Levei um susto e quando me virei, lá estava ela com as mãos na cintura e batendo um dos pés.

-Desculpa, é que eu precisava voltar antes que fosse tarde demais para a minha amiga e...

-Me poupe dos detalhes, o que eu quero saber é se conseguiu pegar o sangue dela?

-Talvez.

-Como assim?

-Ela ainda está viva eu não consegui matá-la...

-Mas como você conseguiu salvar a sua amiga?

-Não consegui salva-la, pois como eu mataria alguém... Que estava tentando me ajudar?

Abaixei a cabeça e fechei os olhos que já estavam vermelhos de tanto chorar. Ela tirou os braços da cintura e fez uma expressão de compaixão.

-Sinto muito, se tiver algo que eu possa fazer por você...

Funguei um pouco e a encarei, ela tinha um ar de preocupada e estava completamente molhada.

-Bom na verdade, foi por isso que vim.

-É só falar, que eu farei qualquer coisa que estiver no meu alcance.

-Não sei, tenho medo de estar pedindo demais... -Abaixei a cabeça novamente e respirei fundo.

-É claro que não. Pode falar que eu prometo ajudar.

-Promete mesmo?

-Prometo pelo Rio Estige.

Finalmente ela chegou no ponto que eu queria, a encarei nos olhos com a cara mais confiante que conseguia.

-Ótimo. Quero que você me fale a verdade.

Ela abriu a boca, mas nenhuma palavra saia e seu olhar mudou de compaixão á espanto.

-Do que você está falando?

-Por que quer o sangue de Abercrombie? Diga a verdade!

-Por que você quer tanto saber?

-Não interessa, apenas fale.

Ela respirou fundo e encarou os próprios pés.

-É que de acordo com algumas lendas, se você conseguir o sangue da guardiã de uma das flores mais raras do mundo, isso lhe dará o poder de ter um desejo sem regras.

-Isso é mais forte até que os deuses?

-Sim.

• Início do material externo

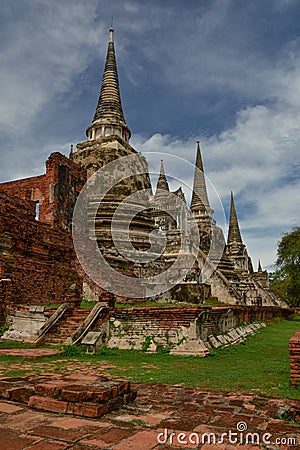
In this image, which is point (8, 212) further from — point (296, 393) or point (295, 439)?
point (295, 439)

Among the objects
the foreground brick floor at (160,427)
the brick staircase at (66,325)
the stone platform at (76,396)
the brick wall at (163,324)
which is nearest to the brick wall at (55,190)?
the brick staircase at (66,325)

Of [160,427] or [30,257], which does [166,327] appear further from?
[30,257]

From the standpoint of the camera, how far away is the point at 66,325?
957cm

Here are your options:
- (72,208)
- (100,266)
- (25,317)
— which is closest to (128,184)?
(72,208)

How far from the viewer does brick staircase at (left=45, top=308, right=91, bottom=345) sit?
30.5ft

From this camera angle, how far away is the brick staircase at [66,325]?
9289 mm

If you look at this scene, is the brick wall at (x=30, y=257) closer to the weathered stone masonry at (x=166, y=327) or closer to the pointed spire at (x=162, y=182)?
the weathered stone masonry at (x=166, y=327)

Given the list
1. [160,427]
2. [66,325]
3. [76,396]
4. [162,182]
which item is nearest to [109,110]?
[162,182]

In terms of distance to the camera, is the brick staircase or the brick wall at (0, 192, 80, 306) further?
the brick wall at (0, 192, 80, 306)

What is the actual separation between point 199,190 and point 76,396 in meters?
36.7

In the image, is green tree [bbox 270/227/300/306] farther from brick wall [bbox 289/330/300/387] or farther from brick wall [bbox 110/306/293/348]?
brick wall [bbox 289/330/300/387]

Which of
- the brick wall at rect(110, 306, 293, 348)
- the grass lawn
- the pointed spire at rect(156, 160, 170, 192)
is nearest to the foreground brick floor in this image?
the grass lawn

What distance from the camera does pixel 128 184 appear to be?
2278 cm

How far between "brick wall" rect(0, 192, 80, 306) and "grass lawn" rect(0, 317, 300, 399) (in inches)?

Ela existe desde a criação de tudo e Zeus já tentou destruí-la várias vezes, mas nunca conseguiu, então ele colocou sobre a proteção de uma de suas ninfas preferidas e jogou um feitiço nela da qual fazia com que tivesse que mudar de local constantemente, assim ninguém á encontraria e achariam que era tudo uma lenda. Porém alguns foram atrás da flor, mas como nunca voltaram para confirmar a história todos passaram a temer e acreditar que era tudo invenção.

-E por que você mesma não foi atrás dela?

-Eu tinha medo do que aconteceria, não sou tão forte e muito menos sei como segurar uma espada. Na maioria das lendas dizem que ela se transforma em uma pessoa que você ama muito e isso te torna fraco fazendo com que ela consiga te matar.

-Se sabia que era quase impossível matá-la, por que me mandou pegar o sangue? Só para se livrar de outro semideus?

-Não! Você é a primeira pessoa para qual eu peço e só fiz isso porque já estava indo atrás dela mesmo. E também... não tinha como você morrer.

Um arrepio imenso passou por todo o meu corpo (e não foi por causa da chuva). Como assim eu não podia morrer?

-Do que você está falando?

-Não tem como uma pessoa que já está morta, morrer de novo.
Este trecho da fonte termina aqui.